A massive brush fire on Maui burned out of control for a second day Sunday.
The fire by Sunday evening had charred some 4,700 acres around Maalaea and was about 30 percent contained, according to the Maui Fire Department.
Some two dozen MFD personnel and a dozen firefighters from the state Forestry Division spent much of Sunday dousing hot spots near the intersection of Kuihelani and Honoapiilani highways, where the fire started, to the Ukumehame area.
A fire helicopter and two other contracted helicopters dropped water around the perimeter of the fire, and a bulldozer from Goodfellow Bros. Construction cut firebreaks.
The fire stranded hundreds of motorists Saturday, including Mayor Alan Arakawa, when officials closed a 15-mile stretch of Honoapiilani Highway between Olowalu and Maalaea.
Red Cross Maui County Director Michele Liberty said 472 people stayed at the War Memorial Gym in Wailuku and about 250 at the Lahaina Civic Center on Saturday night. The shelters closed Sunday morning.
Arakawa said in a statement that he was stuck in Lahaina on Saturday night and was “forced to take the back road out, which is not made to handle heavy traffic.”
He said the fire was a “perfect example” of the need for an alternate route to and from West Maui.
“Our residents and visitors can be cut off at any time due to a brush fire, rockslide or even a bad traffic accident, as they were” on Saturday, Arakawa said. “I urge our state delegates, governor and lieutenant governor to do another environmental impact study that looks at every alternative to creating another West Maui route. These events that cut off Lahaina from the rest of the island are happening all too often, and we need to look for other solutions.”

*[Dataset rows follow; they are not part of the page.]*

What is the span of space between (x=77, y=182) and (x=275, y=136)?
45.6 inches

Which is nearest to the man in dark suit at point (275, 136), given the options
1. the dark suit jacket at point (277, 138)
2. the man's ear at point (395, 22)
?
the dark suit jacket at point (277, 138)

Texas resident Jessica Priest said by telephone the power abruptly shut off in the restroom of the Kaanapali Ocean Resort Villas as she was preparing to leave. The bellhop told her there was a large fire and that she might have to stay another day on Maui.
Priest didn’t believe him, but almost three hours later she was still on her shuttle in Lahaina because of the road closure. She said the shuttle driver said there was another route he could take, through Kahakuloa, but it was dangerous and he needed special approval to use it.
“It was really frustrating because there was no cellphone service, so I couldn’t call my airline to tell them I was missing my flight,” she said.
She walked around Lahaina, tried a pay phone that didn’t work, and walked past shops with signs saying the credit card machines were down.
She wasn’t able to reach the airline until about 3 a.m. Sunday and booked the earliest flight back home at 8:10 p.m. She arrived at the airport at 1 p.m. Sunday in case there were flare-ups that closed the roads again.